Problem:
Convert the entries, starting with the line that contains "From the perspective" and going on through the line that contains "245 centimetres", into a two-column CSV with the columns text and answer. Write one row per entry, put each field in quotation marks with any line breaks replaced by spaces, and leave the pictures out.
+===+
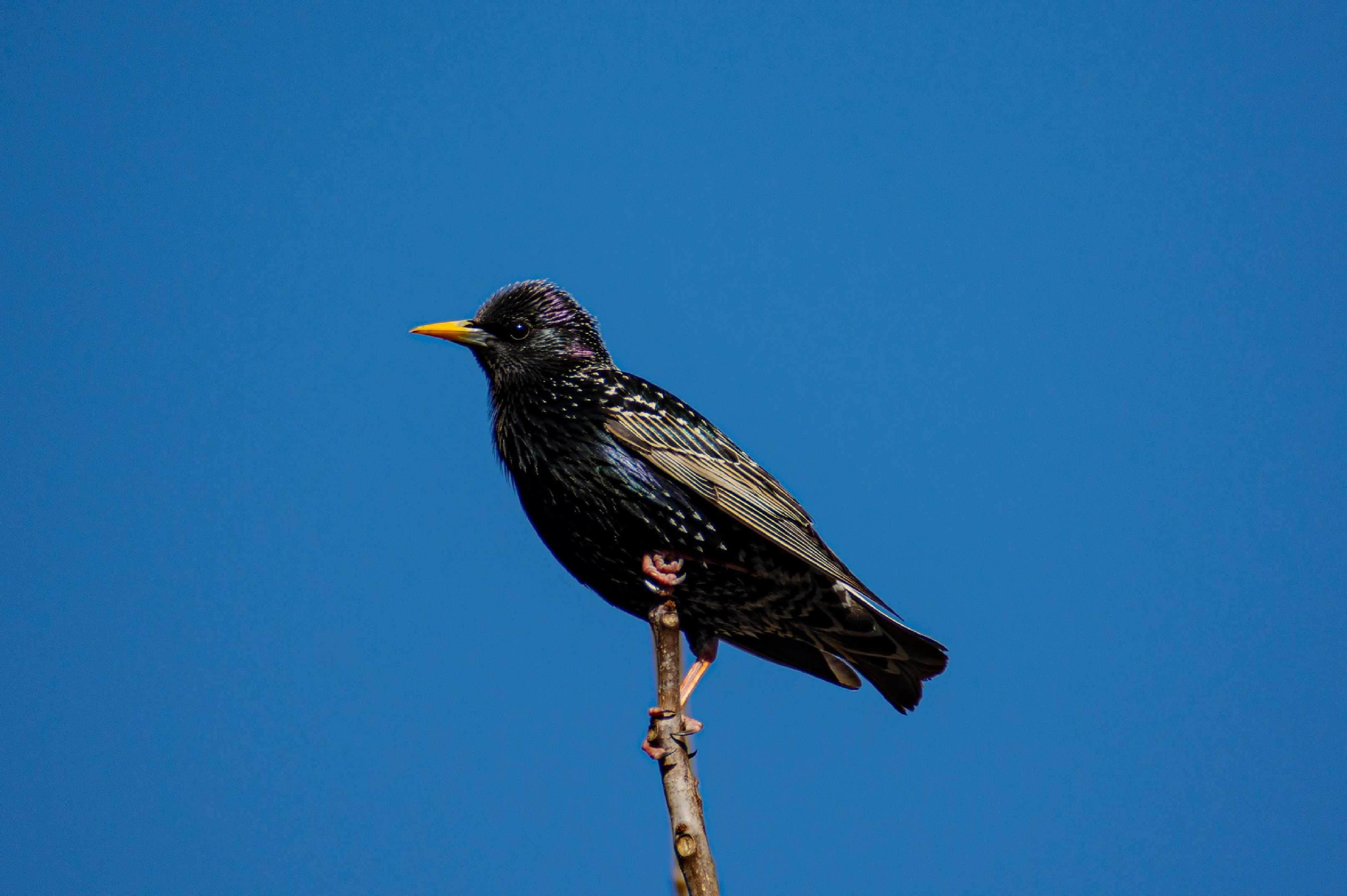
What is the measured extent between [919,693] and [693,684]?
1.19 m

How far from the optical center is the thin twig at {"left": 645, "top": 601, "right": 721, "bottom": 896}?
4422 mm

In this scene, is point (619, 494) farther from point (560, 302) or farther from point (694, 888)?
point (694, 888)

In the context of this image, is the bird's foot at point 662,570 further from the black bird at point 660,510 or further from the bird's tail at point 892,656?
the bird's tail at point 892,656

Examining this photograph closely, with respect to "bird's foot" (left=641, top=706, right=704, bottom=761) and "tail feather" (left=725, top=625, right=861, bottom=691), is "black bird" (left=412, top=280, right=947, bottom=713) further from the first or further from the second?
"bird's foot" (left=641, top=706, right=704, bottom=761)

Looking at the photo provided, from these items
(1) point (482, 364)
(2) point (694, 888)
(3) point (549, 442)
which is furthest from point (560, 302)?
(2) point (694, 888)

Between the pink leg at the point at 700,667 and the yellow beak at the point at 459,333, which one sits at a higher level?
the yellow beak at the point at 459,333

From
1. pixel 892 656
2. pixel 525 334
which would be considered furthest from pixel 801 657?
pixel 525 334

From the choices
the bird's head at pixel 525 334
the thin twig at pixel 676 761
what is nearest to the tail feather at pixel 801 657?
the thin twig at pixel 676 761

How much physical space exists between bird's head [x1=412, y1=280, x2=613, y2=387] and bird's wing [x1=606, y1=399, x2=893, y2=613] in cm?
55

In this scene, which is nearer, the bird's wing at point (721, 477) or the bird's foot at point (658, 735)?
the bird's foot at point (658, 735)

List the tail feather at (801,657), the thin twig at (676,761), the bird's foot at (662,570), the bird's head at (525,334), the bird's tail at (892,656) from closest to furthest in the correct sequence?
the thin twig at (676,761)
the bird's foot at (662,570)
the bird's tail at (892,656)
the bird's head at (525,334)
the tail feather at (801,657)

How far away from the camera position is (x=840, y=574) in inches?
230

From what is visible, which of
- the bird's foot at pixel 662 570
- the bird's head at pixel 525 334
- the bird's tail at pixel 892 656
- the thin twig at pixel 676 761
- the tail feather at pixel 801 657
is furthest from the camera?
the tail feather at pixel 801 657

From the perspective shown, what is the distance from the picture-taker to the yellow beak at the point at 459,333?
20.8ft
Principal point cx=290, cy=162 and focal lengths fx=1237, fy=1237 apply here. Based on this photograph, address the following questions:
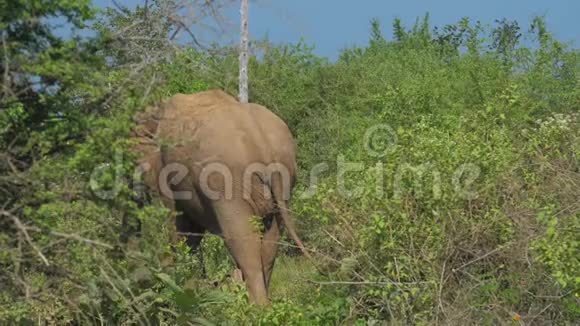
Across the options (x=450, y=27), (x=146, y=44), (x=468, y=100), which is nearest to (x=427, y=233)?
(x=146, y=44)

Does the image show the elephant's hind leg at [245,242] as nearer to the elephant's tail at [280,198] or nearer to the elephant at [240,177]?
the elephant at [240,177]

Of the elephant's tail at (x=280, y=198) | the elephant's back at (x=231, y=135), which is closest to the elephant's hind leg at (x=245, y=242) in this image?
the elephant's tail at (x=280, y=198)

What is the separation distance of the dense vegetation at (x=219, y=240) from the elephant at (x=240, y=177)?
374 mm

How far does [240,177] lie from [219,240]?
245 centimetres

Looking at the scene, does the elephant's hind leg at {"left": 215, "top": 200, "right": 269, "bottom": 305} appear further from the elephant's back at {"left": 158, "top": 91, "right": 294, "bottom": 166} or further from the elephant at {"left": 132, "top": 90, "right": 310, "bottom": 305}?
the elephant's back at {"left": 158, "top": 91, "right": 294, "bottom": 166}

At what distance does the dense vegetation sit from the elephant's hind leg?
1.20 feet

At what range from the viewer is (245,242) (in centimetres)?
1182

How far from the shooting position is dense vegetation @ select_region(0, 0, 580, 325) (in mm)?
7930

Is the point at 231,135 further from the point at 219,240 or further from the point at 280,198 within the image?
the point at 219,240

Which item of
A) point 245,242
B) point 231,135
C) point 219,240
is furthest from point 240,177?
point 219,240

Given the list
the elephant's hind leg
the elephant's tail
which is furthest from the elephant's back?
the elephant's hind leg

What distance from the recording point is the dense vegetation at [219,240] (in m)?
7.93

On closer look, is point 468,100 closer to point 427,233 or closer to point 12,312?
point 427,233

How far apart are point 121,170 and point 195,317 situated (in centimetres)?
228
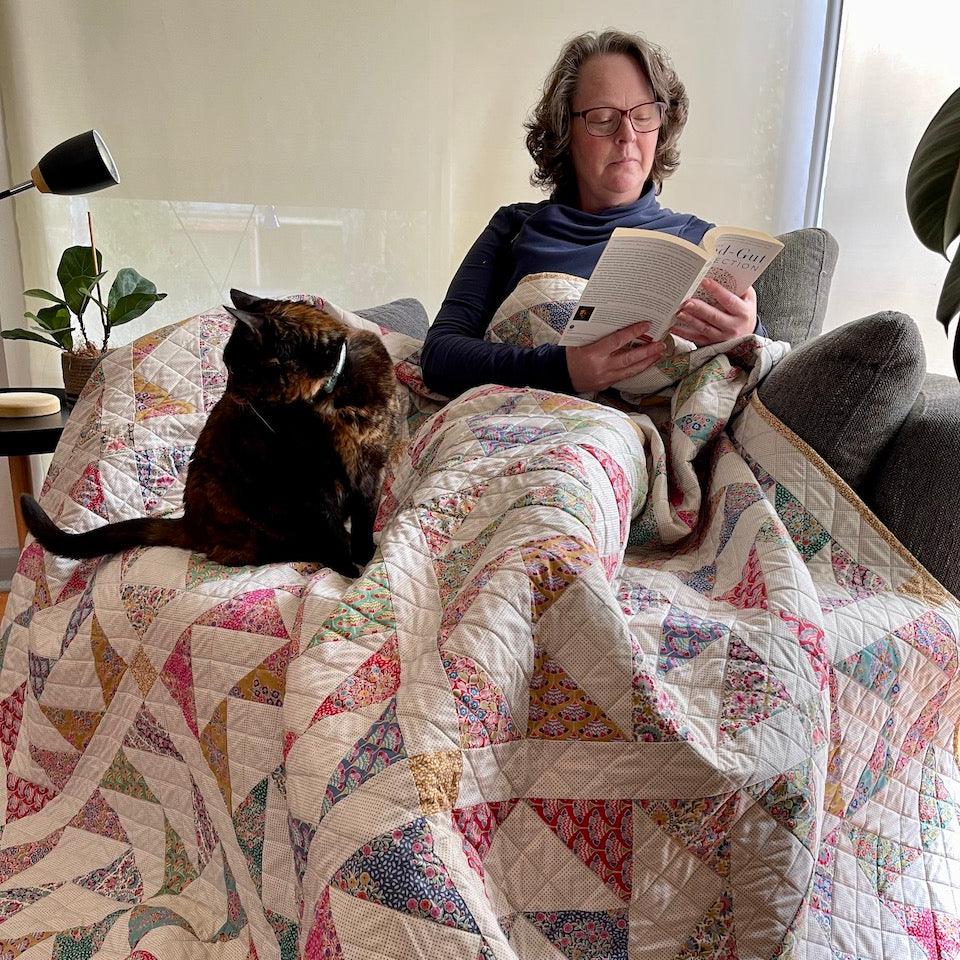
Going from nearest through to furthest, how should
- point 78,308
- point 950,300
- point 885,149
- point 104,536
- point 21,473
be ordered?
point 950,300 → point 104,536 → point 21,473 → point 78,308 → point 885,149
+===+
In response:
text,answer
"From the perspective shown, what is the distance from the picture-taker to the yellow beak at the point at 459,333?","20.8ft"
"Principal point cx=290, cy=162 and focal lengths fx=1237, fy=1237 apply here. Based on this photograph, address the following questions: Across the options (x=450, y=27), (x=146, y=44), (x=468, y=100), which is nearest to (x=427, y=233)?","(x=146, y=44)"
"Does the image show the elephant's hind leg at [245,242] as nearer to the elephant's tail at [280,198] or nearer to the elephant at [240,177]?","the elephant at [240,177]"
"Of the elephant's tail at (x=280, y=198) | the elephant's back at (x=231, y=135), which is closest to the elephant's hind leg at (x=245, y=242) in this image?","the elephant's tail at (x=280, y=198)"
"What is the separation distance of the dense vegetation at (x=219, y=240) from the elephant at (x=240, y=177)?","374 mm"
"How far does [240,177] lie from [219,240]?","245 centimetres"